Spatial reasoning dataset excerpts
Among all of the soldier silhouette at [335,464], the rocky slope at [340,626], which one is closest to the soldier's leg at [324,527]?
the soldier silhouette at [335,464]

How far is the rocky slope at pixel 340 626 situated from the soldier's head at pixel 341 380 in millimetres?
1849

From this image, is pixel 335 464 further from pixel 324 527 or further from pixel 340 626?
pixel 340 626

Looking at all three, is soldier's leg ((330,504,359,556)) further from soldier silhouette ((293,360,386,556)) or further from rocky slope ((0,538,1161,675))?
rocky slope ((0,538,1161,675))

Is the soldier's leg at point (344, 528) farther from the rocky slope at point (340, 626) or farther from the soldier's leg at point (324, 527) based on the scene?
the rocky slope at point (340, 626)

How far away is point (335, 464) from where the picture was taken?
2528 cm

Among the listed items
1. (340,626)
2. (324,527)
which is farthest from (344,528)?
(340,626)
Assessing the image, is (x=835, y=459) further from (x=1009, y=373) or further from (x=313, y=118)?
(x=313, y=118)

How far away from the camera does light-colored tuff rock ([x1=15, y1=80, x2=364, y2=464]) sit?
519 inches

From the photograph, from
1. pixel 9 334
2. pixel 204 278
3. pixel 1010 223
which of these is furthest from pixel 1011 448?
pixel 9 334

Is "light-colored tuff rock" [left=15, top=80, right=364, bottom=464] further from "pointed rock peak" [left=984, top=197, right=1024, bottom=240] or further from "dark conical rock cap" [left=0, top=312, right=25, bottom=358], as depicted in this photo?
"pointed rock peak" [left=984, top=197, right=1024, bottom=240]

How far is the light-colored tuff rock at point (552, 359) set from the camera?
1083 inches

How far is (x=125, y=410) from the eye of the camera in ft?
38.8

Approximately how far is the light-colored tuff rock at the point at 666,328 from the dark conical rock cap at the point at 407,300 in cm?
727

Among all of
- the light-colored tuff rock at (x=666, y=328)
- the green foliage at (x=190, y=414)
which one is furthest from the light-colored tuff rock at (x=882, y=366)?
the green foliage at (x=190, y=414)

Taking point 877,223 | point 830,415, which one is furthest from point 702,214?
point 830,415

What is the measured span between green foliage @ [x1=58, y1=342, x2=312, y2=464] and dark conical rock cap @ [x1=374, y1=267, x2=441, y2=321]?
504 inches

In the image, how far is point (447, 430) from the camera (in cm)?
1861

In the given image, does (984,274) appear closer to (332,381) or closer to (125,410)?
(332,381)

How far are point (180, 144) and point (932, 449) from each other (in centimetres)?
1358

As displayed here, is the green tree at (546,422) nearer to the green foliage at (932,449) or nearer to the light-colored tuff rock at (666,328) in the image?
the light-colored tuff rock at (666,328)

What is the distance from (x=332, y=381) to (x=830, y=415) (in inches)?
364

Exercise aim:
Format the data from the line containing "As displayed here, is" through the end of the data, inclusive, as a JSON list of strings with one string per line, leaving out blank lines.

The solution:
[
  "As displayed here, is the green tree at (546,422) nearer to the green foliage at (932,449) or nearer to the light-colored tuff rock at (666,328) in the image?",
  "the light-colored tuff rock at (666,328)",
  "What is the distance from (x=332, y=381) to (x=830, y=415) (in inches)?",
  "364"
]